▸ ACTIVITY
Would you please transcribe the data in full and exactly, excluding images?

▸ INFORMATION SUPPLIED

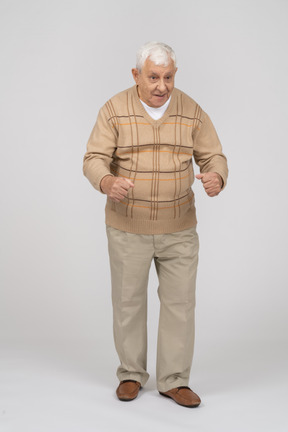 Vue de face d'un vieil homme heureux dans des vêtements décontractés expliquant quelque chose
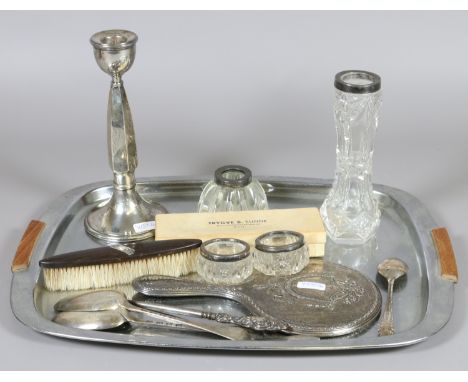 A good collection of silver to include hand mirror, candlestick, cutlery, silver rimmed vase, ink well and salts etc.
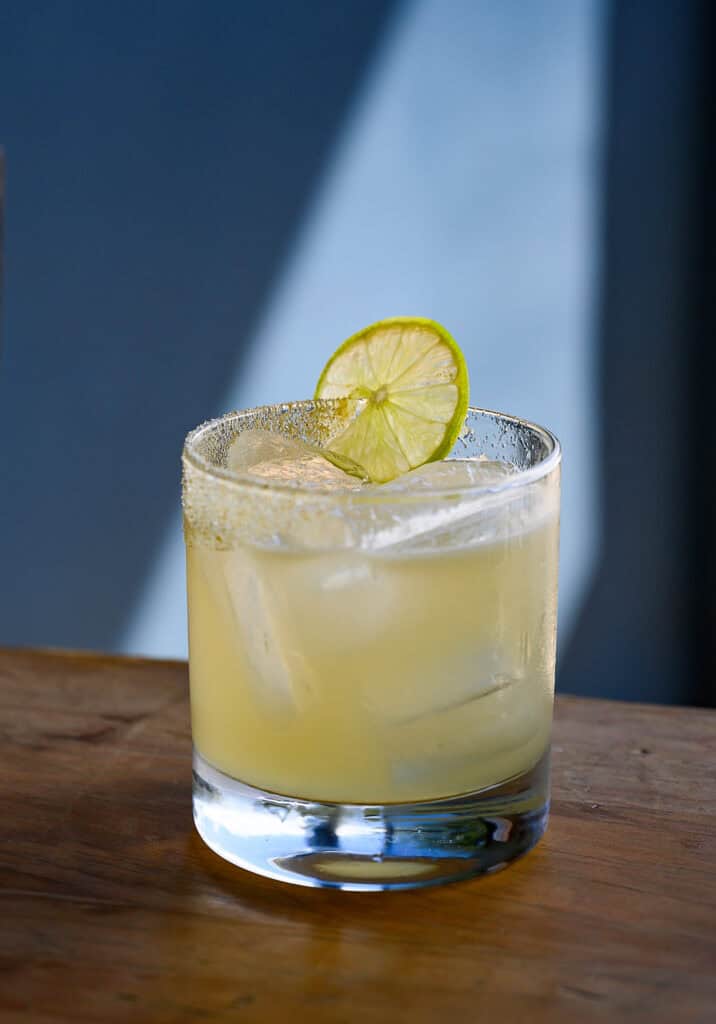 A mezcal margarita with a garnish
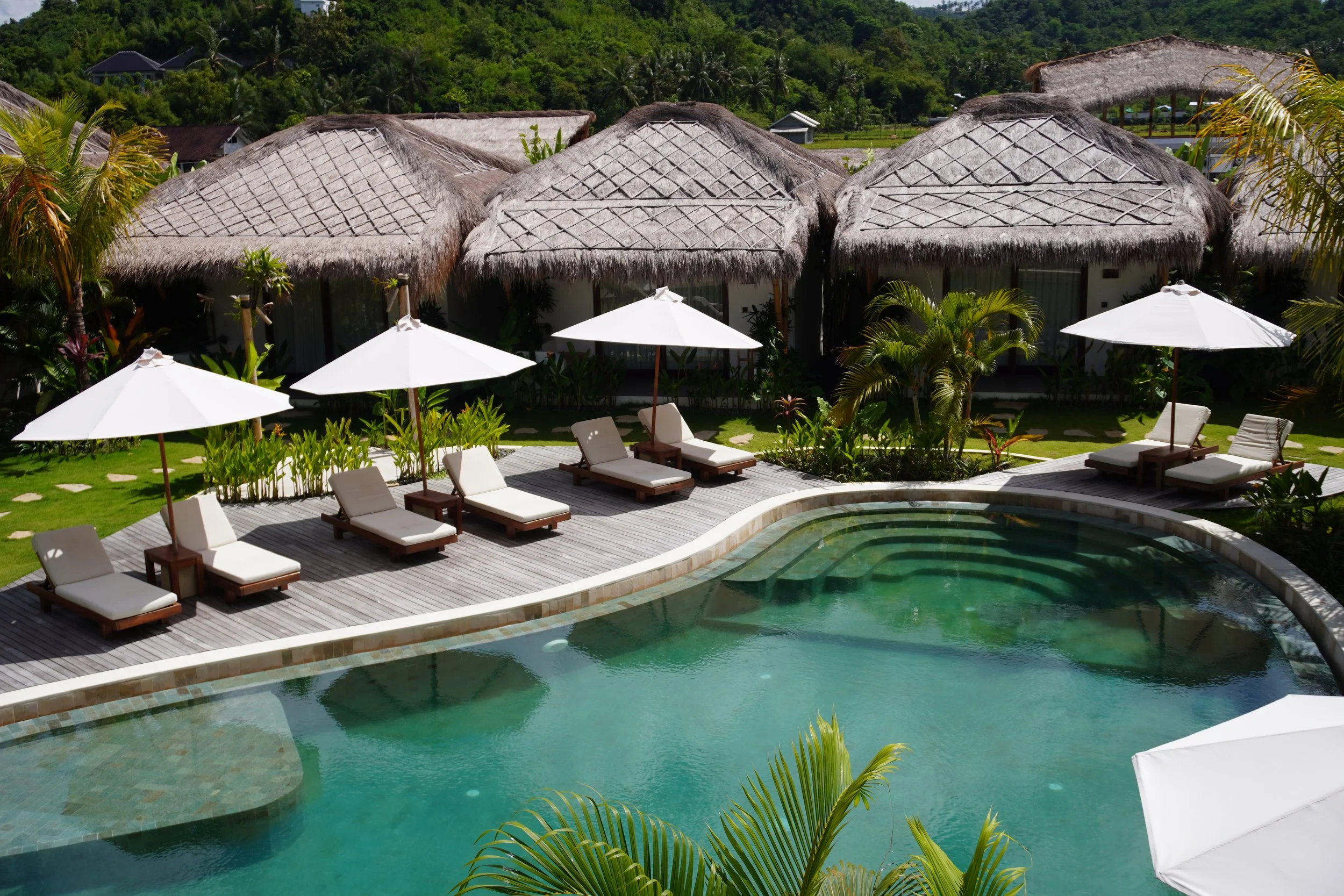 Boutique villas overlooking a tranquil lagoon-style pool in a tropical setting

▸ PROBLEM SOLUTION
 Vue de face d'un vieil homme heureux dans des vêtements décontractés expliquant quelque chose
 A good collection of silver to include hand mirror, candlestick, cutlery, silver rimmed vase, ink well and salts etc.
 A mezcal margarita with a garnish
 Boutique villas overlooking a tranquil lagoon-style pool in a tropical setting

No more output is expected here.